“装腔作势”。徐海洋说。
陈开瓢转头阴惨惨的对徐海洋露出一排白牙,徐海洋顿时闭上嘴。
管杰没有什么大动作,只是双脚向外分开十厘米,被帽檐遮住的双眼捕捉陈开瓢的反应。
陈开瓢先走动起来,左右两脚呈九十度,缓慢又坚定的绕着茶几走向管杰。
管杰没动。
陈开瓢弯下腰捡起地上的一根铁棍,眼睛不眨的只盯着管杰。
管杰还是没动。
徐海洋成了包厢里最着急的一个,咬牙切齿的给管杰使眼色,又对着桌上的酒瓶指指点点,想让管杰用酒瓶子扔陈开瓢。不过管杰似乎没看到徐海洋的暗示,依然稳稳的站在那里。

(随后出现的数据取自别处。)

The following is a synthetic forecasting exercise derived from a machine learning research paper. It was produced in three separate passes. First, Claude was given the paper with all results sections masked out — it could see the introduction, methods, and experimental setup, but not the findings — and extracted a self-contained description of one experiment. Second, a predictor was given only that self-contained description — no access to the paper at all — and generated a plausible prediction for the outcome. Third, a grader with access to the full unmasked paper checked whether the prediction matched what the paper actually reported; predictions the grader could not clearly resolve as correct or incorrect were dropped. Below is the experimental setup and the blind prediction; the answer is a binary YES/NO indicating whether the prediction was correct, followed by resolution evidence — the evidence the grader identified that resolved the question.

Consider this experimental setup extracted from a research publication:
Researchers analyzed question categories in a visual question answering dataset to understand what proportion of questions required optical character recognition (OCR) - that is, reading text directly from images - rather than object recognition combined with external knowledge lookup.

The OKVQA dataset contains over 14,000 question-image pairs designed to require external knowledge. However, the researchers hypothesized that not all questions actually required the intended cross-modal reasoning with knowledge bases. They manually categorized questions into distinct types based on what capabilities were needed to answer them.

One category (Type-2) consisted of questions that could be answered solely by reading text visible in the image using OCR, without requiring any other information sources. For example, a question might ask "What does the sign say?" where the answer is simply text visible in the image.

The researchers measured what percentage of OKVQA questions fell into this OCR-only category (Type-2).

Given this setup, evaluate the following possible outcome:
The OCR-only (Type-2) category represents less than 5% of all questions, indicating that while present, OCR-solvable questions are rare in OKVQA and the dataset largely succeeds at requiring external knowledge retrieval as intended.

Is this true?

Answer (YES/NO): NO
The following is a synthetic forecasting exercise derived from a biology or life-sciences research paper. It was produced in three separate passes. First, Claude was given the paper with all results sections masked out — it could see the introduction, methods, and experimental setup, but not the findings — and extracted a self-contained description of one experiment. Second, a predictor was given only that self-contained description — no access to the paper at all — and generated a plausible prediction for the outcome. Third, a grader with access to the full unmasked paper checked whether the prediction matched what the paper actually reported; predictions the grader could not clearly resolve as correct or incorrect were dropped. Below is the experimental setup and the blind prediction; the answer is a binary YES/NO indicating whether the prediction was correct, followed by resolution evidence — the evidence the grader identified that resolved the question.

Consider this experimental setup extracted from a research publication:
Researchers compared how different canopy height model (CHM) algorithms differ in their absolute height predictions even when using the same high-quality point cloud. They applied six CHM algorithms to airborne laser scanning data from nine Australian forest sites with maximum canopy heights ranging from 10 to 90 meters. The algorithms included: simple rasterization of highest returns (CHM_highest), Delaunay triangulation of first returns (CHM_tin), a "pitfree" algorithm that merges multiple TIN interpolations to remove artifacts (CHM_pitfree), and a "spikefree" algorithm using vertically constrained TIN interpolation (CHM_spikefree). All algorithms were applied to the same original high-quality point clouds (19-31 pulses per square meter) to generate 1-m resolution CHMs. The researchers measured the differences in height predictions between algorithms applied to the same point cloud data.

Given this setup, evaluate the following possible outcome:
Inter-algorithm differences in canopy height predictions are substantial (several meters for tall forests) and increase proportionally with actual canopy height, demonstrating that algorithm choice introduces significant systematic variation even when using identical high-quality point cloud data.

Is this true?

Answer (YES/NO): NO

“王者的开端啊,你可别给我青铜的结束啊”。徐海洋放弃了挤眉弄眼的表情,转成双手合十的祈祷,“上帝啊,求求你让赵仁赢了吧,不然我也死路一条啊。我要是死了,教会每年就会少十万元的捐赠费,你老人家的教堂就没人修缮了。只要你让我活着出去,明年我改捐五十万!……”。
“老大,开始了”。木瓜对嘴唇嘀嘀咕咕的徐海洋说。
徐海洋睁开眼,陈开瓢的铁棍已经挥舞起来了。
虽然不懂功夫和套路,但是徐海洋绝对看的明白陈开瓢把铁棍耍的比他两个打手好多了,速度也是极快,看上去跟扇叶一样,除了残影根本见不到棍子在何方。
管杰后仰下腰,棍子从管杰鼻尖擦过。
“我的娘啊,陈开瓢原来不止会用酒瓶开瓢啊”。徐海洋倒吸一口凉气哀叹道,“我怎么有种不祥的预感呢。”
“老大,我上有八十老母要养呢,今天要是死在这里她老人家可怎么办啊?呜呜”。木瓜撇着嘴角抽泣起来。

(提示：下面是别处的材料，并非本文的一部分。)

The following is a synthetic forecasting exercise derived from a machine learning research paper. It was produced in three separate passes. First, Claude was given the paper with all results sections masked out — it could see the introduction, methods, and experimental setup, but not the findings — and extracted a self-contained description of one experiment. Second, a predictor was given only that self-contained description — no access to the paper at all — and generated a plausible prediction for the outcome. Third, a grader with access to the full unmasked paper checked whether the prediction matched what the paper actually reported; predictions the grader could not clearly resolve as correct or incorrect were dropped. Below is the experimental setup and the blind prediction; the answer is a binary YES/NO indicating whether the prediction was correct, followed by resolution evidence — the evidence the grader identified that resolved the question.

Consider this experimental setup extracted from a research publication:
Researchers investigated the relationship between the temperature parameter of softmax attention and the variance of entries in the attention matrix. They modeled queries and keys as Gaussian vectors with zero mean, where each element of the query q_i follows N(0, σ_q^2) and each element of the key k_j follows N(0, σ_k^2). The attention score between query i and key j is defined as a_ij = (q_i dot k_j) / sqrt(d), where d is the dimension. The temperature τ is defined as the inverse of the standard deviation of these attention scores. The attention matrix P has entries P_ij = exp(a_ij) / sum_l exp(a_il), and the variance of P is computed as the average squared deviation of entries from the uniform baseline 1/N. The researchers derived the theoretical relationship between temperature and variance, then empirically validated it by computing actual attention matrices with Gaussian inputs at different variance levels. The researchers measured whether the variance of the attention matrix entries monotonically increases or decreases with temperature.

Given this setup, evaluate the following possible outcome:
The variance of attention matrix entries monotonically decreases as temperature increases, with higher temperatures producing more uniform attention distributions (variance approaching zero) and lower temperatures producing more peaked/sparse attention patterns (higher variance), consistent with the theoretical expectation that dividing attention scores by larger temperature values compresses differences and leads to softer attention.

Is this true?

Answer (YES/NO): YES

“就以为你有老母?哎呦,别乱动。”徐海洋推开木瓜的胳膊自己压住头顶的伤口说,“难道我是石头缝里蹦出来的?我也有老母,我还有爹呢。”
管杰躲闪十个回合之后似乎看清楚了陈开瓢的路子,一个欺身上前,下蹲起身,右肘后顶。
陈开瓢一个踉跄,差点被软乎乎的地毯绊倒。
徐海洋大悲之后又开始新一轮的大喜,用空的一只手甩到木瓜脸上骂道,“你老娘不是被饿死的,是被你哭死的。”
木瓜用黑瘦的手背狠狠的抹掉眼泪,顺着徐海洋的手指看去。
不知道什么时候开始,管杰已经不再躲闪,而是选择了主动进攻。
地上,徐海洋的两个打手在管杰和陈开瓢的战场中连滚带爬,终于到了徐海洋的身边。
“看看,看看,什么叫有两下子”。徐海洋数落起来,“你们一天天的看着跟个人似得,打起来就变成了泥娃娃,你说我要你们是用来摆设的吗?还亏得我每月好吃好喝的供着你们,你们对得起我吗?看我回去不扒了你们的皮喂狗”。
“老大饶命啊,老大我们也没想到……”。
“闭嘴,再说话现在我就宰了你们。哎呦。”徐海洋骂完头更疼了,只好滋着牙不敢再喊了,木瓜赶紧给他倒了一杯酒。